There are enough anti-science nuts that some regions will probably fester long after the rest of the country has its act together.
 
I don't see anything significantly changing until September. There's a balance between the lack of change vs. the good news that some of the vaccines do have data suggesting that they do slow the spread. So I don't really see this repeating 2020, but it's going to take a while.

So I expect that there will be not be sell outs at sporting events until late fall.

The interesting thing about the variants is about how the vaccines were developed so fast- the RNA method is really quick, so developing the vaccine should be pretty quick to update. Some suggested that the second booster shots can include the updates in them- sort of like computer updates. Makes me optimistic that this can be forced out by the end of the year.

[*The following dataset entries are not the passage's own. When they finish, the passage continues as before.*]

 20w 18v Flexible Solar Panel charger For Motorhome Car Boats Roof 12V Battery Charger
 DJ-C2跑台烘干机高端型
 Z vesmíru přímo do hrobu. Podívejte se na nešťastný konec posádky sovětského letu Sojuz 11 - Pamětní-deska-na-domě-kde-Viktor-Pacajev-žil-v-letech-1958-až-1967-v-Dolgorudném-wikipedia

The other saving grace on vaccines is that mostly they targeted those spike proteins - so in theory, they'd be at least somewhat effective against any mutation of said spike protein. See J&J's results against the SA strain. As good? Nope. Plenty good enough for a real, material impact? Most definitely.

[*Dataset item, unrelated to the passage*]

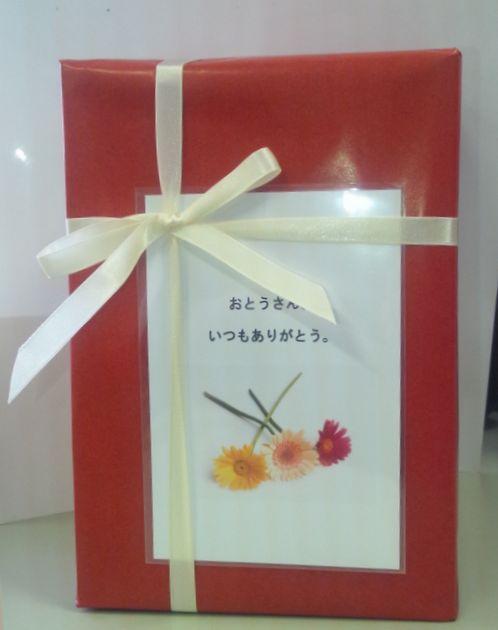 titinohi-gift.jpg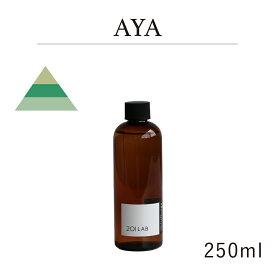 リードディフューザーオイル 250ml 絢 - AYA / 201LAB ニーマルイチラボ レフィル つめかえ 詰め替え ルームフレグランス ディフューザー オイル アートラボ ARTLAB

Also, while I've long given up predicting when COVID will go away (read: no longer require social distancing/masks/behavioral changes), I do think that if the US roughly accomplishes our goal of vaccinating anyone who can receive it and wants to by summer, that by fall things will look remarkably "normal". I agree with Kepler that because we have so many braindead morons, it's going to linger far longer than it ought to, but for those of us not so stupid as to reject the vaccine life will resume something approaching normalcy. Hopefully spread can be reduced enough to achieve that herd immunity we need to protect those who medically can't receive it.
 
I don't see anything significantly changing until September. There's a balance between the lack of change vs. the good news that some of the vaccines do have data suggesting that they do slow the spread. So I don't really see this repeating 2020, but it's going to take a while.

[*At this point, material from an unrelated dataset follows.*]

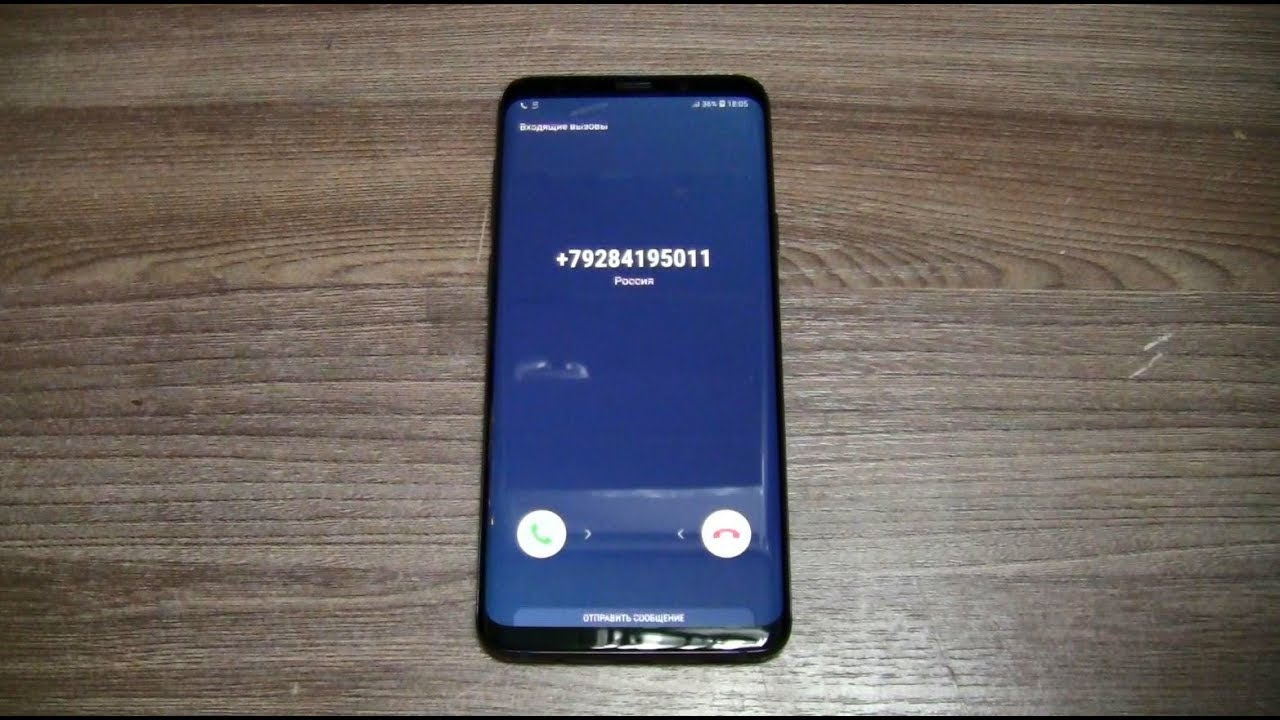 Samsung Galaxy S9 Plus Incoming Call Ringtone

So I expect that there will be not be sell outs at sporting events until late fall.

The interesting thing about the variants is about how the vaccines were developed so fast- the RNA method is really quick, so developing the vaccine should be pretty quick to update. Some suggested that the second booster shots can include the updates in them- sort of like computer updates. Makes me optimistic that this can be forced out by the end of the year.

They may be able to update vaccine for variants in as little as six weeks.

does not account for production of course
 
Amazing that durning a pandemic no hospitals anywhere are overwhelmed. Not even in California over the past couple of months.

Is there even an endemic let alone pandemic?